-- Passage for review follows --
I have pieced together this topological sort in JavaScript, and have a graph based on this post:
const graph = {
edges: {
c: ['d', 'f'],
d: ['e'],
f: ['e'],
a: ['b', 'c'],
b: ['d', 'e'],
}
}
// Calcuate the incoming degree of each vertex
const vertices = Object.keys(graph.edges)
const inDegree = {}
for (const v of vertices) {
const neighbors = graph.edges[v]
neighbors?.forEach(neighbor => {
inDegree[neighbor] = inDegree[neighbor] + 1 || 1
})
}
const queue = vertices.filter((v) => !inDegree[v])
const list = []
while (queue.length) {
const v = queue.shift()
const neighbors = graph.edges[v]
list.push(v)
// adjust the incoming degree of its neighbors
neighbors?.forEach(neighbor => {
inDegree[neighbor]--
if (inDegree[neighbor] === 0) {
queue.push(neighbor)
}
})
}
console.log(list)
99% sure this is a correct implementation of topological sort in JS.
-- Passage for review concluded --
## List of tasks
(1) In the topological sort post, restate the paragraph beginning "I have pieced together" more briefly while keeping its main facts.
(2) Update the part of the topological sort post starting with "I have pieced" and going on through "vertices = Object.keys(graph.edges)", changing "vertex" to "node".
-- Excerpted data follows --
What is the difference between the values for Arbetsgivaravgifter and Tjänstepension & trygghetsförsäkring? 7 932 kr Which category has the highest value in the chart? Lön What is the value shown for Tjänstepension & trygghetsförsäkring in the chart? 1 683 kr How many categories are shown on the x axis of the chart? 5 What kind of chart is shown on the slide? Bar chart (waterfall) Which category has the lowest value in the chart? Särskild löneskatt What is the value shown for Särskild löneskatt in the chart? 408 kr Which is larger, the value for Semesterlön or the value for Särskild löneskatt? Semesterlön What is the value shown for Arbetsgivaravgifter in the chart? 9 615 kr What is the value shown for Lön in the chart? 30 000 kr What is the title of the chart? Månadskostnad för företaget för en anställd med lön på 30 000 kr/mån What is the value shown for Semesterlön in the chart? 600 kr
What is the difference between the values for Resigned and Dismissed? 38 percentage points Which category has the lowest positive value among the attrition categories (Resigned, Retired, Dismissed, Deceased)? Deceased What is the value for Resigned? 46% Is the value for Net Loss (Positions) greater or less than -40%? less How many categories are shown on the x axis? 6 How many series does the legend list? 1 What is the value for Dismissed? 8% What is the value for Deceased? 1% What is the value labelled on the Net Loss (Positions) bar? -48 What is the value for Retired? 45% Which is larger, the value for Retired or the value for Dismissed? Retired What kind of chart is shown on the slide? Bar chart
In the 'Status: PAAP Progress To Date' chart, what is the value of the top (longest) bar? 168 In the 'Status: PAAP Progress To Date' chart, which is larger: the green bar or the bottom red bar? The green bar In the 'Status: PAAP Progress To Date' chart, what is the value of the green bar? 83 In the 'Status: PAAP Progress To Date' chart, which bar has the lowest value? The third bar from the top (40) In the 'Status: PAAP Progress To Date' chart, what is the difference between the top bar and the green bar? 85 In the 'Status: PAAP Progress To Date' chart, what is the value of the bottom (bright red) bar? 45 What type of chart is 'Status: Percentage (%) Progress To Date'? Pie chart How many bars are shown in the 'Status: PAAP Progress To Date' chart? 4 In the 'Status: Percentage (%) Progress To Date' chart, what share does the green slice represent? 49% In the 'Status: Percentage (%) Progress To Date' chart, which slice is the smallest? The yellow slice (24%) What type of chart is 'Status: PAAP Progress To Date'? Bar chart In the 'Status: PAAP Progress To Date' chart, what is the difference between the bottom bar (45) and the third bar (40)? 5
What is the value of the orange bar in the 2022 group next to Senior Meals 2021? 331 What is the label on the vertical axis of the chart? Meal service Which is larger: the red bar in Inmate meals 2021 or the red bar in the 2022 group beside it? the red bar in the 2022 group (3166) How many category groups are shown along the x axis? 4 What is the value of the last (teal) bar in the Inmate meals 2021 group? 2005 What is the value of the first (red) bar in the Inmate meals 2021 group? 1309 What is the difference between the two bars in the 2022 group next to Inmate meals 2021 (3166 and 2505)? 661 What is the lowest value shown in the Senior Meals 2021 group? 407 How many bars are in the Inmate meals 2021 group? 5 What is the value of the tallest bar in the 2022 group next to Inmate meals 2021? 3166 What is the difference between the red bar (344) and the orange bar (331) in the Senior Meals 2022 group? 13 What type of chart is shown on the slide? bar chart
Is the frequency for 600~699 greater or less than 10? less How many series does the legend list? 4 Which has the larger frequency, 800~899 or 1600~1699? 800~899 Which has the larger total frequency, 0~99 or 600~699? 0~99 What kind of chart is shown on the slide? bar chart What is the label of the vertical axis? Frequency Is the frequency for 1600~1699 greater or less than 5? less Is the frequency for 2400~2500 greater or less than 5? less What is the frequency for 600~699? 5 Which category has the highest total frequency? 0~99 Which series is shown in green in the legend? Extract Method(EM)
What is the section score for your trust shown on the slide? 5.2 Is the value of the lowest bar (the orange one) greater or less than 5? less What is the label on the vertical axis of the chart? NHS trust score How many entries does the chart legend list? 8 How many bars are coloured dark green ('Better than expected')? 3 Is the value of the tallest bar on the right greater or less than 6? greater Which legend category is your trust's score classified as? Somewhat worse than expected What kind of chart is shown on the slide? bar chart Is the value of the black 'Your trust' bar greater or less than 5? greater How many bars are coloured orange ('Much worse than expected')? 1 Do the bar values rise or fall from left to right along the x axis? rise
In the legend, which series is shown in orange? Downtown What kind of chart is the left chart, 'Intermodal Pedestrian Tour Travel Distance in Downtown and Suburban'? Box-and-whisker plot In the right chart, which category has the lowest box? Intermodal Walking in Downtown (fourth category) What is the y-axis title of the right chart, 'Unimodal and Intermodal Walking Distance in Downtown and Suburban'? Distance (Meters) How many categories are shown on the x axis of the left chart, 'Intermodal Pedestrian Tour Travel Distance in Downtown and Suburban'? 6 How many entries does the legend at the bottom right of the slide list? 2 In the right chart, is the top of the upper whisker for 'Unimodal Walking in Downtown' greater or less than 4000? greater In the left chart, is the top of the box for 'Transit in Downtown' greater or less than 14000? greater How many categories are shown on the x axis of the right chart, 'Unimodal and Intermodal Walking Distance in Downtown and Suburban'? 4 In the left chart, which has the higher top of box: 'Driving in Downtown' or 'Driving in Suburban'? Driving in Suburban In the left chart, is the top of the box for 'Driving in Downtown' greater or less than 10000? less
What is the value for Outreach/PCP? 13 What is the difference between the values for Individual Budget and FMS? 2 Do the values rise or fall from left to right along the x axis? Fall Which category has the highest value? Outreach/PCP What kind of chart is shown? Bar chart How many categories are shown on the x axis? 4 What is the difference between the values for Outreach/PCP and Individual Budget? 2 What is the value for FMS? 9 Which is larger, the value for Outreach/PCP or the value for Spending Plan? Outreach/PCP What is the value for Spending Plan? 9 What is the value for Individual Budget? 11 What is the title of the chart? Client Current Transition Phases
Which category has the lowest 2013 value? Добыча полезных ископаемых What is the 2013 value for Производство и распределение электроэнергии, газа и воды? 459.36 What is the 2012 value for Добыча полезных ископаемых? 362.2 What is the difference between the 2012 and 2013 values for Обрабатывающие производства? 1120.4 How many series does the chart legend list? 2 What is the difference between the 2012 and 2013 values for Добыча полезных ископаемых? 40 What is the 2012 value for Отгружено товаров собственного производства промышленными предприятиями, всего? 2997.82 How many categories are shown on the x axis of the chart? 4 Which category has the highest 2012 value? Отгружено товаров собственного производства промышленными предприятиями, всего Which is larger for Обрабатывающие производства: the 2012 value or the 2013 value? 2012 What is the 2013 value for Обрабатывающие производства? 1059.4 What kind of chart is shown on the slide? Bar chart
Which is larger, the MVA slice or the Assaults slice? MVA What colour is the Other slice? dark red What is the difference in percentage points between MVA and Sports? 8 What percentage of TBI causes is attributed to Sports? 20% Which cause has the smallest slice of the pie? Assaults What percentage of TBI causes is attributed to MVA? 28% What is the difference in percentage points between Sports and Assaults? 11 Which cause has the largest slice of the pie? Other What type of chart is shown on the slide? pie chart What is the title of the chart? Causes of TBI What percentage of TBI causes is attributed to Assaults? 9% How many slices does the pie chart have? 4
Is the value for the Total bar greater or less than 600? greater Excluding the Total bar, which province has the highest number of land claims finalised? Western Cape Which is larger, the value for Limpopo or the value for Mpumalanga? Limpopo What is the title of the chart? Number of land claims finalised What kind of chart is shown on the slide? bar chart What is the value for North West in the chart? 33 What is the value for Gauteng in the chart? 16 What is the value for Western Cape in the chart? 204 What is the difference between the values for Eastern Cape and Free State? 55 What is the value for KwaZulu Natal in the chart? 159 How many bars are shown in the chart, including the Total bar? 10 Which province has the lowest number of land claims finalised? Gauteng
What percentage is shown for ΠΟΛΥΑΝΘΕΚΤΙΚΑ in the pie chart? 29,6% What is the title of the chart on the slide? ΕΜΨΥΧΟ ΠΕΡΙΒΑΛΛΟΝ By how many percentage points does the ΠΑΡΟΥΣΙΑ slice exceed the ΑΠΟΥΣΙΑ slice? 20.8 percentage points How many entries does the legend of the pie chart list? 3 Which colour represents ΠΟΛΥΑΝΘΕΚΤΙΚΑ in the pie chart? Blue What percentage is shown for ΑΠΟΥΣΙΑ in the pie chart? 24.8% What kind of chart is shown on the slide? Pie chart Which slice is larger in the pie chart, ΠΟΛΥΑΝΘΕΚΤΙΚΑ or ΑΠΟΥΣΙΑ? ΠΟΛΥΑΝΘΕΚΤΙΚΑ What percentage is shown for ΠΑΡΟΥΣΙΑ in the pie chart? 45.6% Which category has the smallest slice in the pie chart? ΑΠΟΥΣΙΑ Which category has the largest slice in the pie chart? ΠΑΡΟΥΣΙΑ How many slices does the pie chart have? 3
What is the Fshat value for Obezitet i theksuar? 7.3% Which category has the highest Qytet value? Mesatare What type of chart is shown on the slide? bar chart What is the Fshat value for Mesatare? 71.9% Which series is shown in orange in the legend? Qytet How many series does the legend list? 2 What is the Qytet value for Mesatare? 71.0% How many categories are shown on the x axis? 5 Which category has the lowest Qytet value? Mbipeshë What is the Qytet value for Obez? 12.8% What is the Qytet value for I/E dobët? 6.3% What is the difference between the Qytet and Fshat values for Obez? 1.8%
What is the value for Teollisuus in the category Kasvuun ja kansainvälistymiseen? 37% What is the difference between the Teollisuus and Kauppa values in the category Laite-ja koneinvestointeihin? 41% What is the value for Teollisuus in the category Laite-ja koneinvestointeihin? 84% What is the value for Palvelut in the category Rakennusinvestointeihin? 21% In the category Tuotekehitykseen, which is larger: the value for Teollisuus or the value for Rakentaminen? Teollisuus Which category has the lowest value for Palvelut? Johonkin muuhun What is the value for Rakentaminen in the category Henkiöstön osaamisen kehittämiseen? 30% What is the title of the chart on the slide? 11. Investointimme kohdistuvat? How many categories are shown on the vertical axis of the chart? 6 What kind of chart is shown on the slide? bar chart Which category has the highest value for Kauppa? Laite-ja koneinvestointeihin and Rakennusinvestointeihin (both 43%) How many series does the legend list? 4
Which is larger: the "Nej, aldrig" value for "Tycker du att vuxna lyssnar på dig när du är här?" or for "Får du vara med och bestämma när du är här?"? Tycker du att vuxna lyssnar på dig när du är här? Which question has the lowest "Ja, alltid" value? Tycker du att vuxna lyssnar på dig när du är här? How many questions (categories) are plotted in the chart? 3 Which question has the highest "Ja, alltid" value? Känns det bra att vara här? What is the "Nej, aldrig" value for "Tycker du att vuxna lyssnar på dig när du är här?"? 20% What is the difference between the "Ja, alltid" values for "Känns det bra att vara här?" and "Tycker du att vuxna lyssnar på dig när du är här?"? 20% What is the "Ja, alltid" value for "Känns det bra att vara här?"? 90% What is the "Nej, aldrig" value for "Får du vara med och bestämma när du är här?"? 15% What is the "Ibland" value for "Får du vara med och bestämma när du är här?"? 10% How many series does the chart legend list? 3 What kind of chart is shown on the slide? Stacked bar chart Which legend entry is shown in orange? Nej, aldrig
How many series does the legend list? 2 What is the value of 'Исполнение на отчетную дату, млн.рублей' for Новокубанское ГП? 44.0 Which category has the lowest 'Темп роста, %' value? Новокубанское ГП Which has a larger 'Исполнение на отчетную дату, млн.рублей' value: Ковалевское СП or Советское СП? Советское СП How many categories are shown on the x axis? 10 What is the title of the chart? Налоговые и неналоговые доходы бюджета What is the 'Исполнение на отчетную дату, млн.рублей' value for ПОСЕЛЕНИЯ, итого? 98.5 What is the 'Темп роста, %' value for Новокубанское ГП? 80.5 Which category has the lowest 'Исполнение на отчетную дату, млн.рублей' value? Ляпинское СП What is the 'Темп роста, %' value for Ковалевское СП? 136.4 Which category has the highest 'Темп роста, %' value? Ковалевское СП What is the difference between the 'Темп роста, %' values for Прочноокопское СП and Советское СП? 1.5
-- Excerpted data concluded --
## Answers by task
(1) I assembled this JavaScript topological sort, using a graph drawn from this post:

(2)
I have pieced together this topological sort in JavaScript, and have a graph based on this post:
const graph = {
edges: {
c: ['d', 'f'],
d: ['e'],
f: ['e'],
a: ['b', 'c'],
b: ['d', 'e'],
}
}
// Calcuate the incoming degree of each node
const vertices = Object.keys(graph.edges)